Questions on the material —
- 1) In the QRAFTI excerpt, what Sim@1 score does the all-tools + reflection configuration reach on multi-step tasks?
- 2) Please write out the stretch of the QRAFTI excerpt from "- Coding-agent only" through "research pipeline decomposition.".
- 3) Decide whether each statement agrees with the QRAFTI excerpt. Answer yes or no, and quote the words that settle it.
(a) Coding-agent only performance improves as tasks grow more complex.
(b) Sim@k measures expected quality as cosine similarity to a reference.
(c) The standardized diagnostics QRAFTI produces include risk-adjusted alphas.

Text segment —
______________________________

Figure 2: Scatter plots of constructed panels against reference benchmark factor returns, displaying strong agreement across time series outputs.
Qualitatively, QRAFTI reliably decomposes natural-language specifications into reproducible empirical pipelines, with computation graphs and logs facilitating transparency.
Numerical Results and Ablation Analysis
Performance is quantified using Sim@k, measuring expected quality (cosine similarity to reference) across k sampled trials. Notable results include:
- Toolset completeness and reflection-based planning are critical for multi-step workflows. The all-tools + reflection configuration achieves Sim@1 = 0.9858 for multi-step tasks, significantly higher than alternative configurations.
- Coding-agent only performance degrades with increasing task complexity, highlighting the necessity for robust, reusable domain tools rather than pure dynamic code generation.
- Repeated attempts and tool chaining yield near-benchmark outputs even for complex multi-stage workflows.
Generalization to Autonomous Factor Generation
Beyond replication, QRAFTI acts as an "idea-to-evidence" engine, rapidly hypothesizing, constructing, and evaluating novel signals (e.g., "Buffett-style" quality-value factor). The system produces standardized diagnostics (coverage, summary stats, risk-adjusted alphas, stratified robustness), aligning with best-practice protocols recommended for mitigating data-mining bias and ensuring economic interpretability [novy-marx2023assaying, harvey2016crosssection].



Figure 3: UI conversation history showcasing multi-agent turn-taking and research pipeline decomposition.


Figure 4: Computation graph and standardized research report demonstrating artifact lineage and diagnostic outputs for novel factor proposals.
Implications and Future Directions
The QRAFTI architecture substantiates the practical viability of agentic AI in quantitative research, surpassing traditional prompt-based LLMs by delivering enhanced reproducibility, auditability, and explainability. Practically, the adoption of tool-grounded agent frameworks can streamline the empirical workflow, enabling researchers to focus on hypothesis design and economic interpretation while delegating repetitive or implementation-sensitive tasks to AI assistants.

______________________________

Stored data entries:
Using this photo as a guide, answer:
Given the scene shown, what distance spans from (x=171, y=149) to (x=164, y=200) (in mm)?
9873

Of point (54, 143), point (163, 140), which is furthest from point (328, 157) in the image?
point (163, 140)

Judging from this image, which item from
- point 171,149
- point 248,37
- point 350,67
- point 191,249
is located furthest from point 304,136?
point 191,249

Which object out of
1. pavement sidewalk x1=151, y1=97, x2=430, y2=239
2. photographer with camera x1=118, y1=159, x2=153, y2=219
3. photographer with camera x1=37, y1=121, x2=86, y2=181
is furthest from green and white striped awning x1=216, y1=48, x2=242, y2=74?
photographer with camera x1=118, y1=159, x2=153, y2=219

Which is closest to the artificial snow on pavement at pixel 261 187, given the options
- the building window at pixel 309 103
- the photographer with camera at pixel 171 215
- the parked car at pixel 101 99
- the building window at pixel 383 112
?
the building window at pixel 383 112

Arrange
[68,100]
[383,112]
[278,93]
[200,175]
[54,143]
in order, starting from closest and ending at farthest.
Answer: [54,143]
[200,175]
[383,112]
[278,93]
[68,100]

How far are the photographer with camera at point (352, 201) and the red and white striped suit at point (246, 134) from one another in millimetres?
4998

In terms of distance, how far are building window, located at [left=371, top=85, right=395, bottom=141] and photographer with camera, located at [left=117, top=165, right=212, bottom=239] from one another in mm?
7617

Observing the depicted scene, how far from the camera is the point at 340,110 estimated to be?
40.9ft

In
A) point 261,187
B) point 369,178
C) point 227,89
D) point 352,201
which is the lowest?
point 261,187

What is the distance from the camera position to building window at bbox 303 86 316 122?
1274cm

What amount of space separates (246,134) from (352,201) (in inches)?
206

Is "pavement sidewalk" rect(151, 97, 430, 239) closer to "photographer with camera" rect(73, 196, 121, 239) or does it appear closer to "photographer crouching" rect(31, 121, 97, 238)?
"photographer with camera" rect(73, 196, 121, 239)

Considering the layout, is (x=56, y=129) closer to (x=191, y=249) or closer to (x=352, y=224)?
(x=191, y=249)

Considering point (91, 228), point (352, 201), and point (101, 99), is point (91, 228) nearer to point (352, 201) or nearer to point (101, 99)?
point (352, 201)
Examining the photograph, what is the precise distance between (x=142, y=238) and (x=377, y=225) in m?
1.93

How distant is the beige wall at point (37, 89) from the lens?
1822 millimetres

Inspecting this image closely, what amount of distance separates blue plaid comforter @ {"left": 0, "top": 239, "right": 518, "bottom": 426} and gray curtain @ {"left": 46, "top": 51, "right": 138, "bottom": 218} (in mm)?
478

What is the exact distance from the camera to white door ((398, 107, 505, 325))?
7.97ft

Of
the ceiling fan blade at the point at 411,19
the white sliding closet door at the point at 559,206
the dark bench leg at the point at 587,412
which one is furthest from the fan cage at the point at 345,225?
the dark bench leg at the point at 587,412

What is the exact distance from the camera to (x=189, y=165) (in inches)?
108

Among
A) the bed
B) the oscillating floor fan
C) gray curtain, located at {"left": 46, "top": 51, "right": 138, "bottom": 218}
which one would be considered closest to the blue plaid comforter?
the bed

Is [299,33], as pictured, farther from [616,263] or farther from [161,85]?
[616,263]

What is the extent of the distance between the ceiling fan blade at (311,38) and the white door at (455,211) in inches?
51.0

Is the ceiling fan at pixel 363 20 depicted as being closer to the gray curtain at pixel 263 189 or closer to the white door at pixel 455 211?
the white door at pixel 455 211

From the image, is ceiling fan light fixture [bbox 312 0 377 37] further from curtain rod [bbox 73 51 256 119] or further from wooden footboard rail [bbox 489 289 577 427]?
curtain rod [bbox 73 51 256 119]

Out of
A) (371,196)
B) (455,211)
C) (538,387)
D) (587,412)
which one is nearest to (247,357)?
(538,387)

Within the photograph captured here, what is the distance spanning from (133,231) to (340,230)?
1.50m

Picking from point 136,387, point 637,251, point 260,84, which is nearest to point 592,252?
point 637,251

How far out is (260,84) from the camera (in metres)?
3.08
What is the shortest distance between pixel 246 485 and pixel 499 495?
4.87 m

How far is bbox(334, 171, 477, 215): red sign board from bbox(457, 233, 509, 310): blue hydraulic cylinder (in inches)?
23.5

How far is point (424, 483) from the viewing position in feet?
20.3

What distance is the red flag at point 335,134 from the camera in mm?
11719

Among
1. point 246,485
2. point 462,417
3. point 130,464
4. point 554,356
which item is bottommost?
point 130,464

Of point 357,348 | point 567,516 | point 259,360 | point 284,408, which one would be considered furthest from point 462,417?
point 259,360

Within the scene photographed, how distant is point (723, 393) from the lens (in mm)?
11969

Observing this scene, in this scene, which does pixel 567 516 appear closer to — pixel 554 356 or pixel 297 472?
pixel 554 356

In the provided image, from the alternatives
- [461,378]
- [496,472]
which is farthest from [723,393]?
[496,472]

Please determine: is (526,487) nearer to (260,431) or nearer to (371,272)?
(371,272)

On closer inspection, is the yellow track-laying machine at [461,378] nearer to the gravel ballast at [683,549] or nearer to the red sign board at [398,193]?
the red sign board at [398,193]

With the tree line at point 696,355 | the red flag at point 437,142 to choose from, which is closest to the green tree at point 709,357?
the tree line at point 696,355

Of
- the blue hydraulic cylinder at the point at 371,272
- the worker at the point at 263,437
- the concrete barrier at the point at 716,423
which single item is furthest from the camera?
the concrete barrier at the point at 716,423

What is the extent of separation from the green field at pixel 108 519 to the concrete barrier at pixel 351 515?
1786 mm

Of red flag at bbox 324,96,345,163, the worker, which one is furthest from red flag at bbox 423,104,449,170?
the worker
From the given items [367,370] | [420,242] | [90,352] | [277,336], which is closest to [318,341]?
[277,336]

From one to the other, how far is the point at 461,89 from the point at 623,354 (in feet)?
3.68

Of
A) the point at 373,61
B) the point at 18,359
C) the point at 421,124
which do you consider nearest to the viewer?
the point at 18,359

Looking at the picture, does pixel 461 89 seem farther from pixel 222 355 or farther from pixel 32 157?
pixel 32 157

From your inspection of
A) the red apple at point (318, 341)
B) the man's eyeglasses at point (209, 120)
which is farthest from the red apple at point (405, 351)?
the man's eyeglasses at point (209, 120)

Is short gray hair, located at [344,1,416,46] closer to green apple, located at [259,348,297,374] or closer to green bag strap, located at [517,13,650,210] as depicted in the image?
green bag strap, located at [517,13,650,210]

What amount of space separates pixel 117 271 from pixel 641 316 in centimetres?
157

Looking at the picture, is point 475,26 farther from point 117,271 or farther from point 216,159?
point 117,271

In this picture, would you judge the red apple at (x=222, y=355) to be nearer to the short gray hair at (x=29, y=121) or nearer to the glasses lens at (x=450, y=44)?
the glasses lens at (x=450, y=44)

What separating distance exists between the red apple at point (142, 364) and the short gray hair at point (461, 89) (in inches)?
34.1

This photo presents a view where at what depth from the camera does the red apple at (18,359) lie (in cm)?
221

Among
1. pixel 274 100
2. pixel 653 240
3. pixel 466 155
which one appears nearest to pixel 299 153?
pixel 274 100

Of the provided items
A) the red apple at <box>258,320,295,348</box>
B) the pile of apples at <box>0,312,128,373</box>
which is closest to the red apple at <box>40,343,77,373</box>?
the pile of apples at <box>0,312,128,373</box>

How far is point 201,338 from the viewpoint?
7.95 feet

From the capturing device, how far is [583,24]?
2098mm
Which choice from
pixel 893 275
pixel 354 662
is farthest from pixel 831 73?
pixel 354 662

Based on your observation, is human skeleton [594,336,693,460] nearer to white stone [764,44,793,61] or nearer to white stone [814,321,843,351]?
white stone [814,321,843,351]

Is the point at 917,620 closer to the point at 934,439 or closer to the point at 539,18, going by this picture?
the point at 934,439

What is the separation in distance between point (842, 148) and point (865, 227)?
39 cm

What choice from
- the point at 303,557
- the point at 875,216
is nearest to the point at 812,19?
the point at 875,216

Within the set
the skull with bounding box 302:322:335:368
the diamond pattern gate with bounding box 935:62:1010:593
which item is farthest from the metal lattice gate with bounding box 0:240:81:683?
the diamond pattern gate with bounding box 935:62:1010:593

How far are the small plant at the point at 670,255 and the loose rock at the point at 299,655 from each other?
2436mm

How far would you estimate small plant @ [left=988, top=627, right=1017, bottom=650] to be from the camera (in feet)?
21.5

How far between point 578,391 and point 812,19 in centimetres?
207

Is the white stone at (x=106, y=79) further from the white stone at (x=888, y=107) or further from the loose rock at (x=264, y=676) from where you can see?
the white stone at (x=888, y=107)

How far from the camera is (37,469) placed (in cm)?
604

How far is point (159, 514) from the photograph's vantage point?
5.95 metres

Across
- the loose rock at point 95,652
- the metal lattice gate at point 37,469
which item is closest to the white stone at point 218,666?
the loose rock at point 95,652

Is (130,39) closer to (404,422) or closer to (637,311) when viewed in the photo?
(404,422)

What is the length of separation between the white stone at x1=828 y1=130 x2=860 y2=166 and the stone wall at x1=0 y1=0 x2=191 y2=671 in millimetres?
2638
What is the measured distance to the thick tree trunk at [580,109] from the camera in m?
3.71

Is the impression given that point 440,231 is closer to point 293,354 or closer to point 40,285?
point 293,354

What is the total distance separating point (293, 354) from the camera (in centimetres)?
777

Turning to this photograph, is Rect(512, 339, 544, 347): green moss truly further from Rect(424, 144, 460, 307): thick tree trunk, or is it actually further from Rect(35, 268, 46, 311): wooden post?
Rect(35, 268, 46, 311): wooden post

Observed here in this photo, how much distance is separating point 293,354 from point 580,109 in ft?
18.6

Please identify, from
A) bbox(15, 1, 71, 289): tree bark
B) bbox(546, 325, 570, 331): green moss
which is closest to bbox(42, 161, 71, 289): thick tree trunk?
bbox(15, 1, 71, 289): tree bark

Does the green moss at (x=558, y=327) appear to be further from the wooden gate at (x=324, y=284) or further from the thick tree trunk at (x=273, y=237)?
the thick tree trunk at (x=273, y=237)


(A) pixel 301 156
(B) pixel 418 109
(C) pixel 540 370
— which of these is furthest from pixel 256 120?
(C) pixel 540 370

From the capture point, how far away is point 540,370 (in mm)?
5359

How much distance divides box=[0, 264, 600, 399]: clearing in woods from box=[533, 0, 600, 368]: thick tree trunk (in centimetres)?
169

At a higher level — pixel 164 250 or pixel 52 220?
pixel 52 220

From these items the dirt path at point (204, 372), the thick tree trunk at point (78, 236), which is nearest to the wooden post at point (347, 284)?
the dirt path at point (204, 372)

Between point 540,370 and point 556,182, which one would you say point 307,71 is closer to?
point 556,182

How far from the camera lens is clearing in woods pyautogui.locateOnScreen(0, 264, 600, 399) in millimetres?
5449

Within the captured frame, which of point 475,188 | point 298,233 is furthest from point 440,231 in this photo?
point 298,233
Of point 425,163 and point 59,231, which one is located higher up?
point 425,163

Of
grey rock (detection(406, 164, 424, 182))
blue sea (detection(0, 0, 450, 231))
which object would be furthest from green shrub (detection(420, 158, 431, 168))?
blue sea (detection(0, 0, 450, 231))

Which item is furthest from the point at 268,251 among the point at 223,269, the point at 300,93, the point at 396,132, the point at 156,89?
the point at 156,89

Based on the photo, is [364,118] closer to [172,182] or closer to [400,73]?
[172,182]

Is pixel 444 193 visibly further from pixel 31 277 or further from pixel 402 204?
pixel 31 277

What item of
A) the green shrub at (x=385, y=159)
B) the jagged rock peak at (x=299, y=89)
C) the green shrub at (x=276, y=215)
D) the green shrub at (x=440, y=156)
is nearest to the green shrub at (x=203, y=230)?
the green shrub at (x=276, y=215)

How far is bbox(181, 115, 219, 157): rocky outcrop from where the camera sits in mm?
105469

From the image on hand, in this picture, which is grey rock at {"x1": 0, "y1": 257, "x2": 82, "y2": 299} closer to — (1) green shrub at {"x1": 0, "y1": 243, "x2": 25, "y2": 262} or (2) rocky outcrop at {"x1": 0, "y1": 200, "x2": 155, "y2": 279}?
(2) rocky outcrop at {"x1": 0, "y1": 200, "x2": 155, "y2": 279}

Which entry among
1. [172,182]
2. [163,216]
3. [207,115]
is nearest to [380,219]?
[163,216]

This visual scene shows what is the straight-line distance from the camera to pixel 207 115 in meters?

______________________________

Completed exercise —
- 1) 0.9858

- 2)
- Coding-agent only performance degrades with increasing task complexity, highlighting the necessity for robust, reusable domain tools rather than pure dynamic code generation.
- Repeated attempts and tool chaining yield near-benchmark outputs even for complex multi-stage workflows.
Generalization to Autonomous Factor Generation
Beyond replication, QRAFTI acts as an "idea-to-evidence" engine, rapidly hypothesizing, constructing, and evaluating novel signals (e.g., "Buffett-style" quality-value factor). The system produces standardized diagnostics (coverage, summary stats, risk-adjusted alphas, stratified robustness), aligning with best-practice protocols recommended for mitigating data-mining bias and ensuring economic interpretability [novy-marx2023assaying, harvey2016crosssection].



Figure 3: UI conversation history showcasing multi-agent turn-taking and research pipeline decomposition.

- 3)
(a) No: "Coding-agent only performance degrades with increasing task complexity"
(b) Yes: "Performance is quantified using Sim@k, measuring expected quality (cosine similarity to reference) across k sampled trials."
(c) Yes: "The system produces standardized diagnostics (coverage, summary stats, risk-adjusted alphas, stratified robustness)"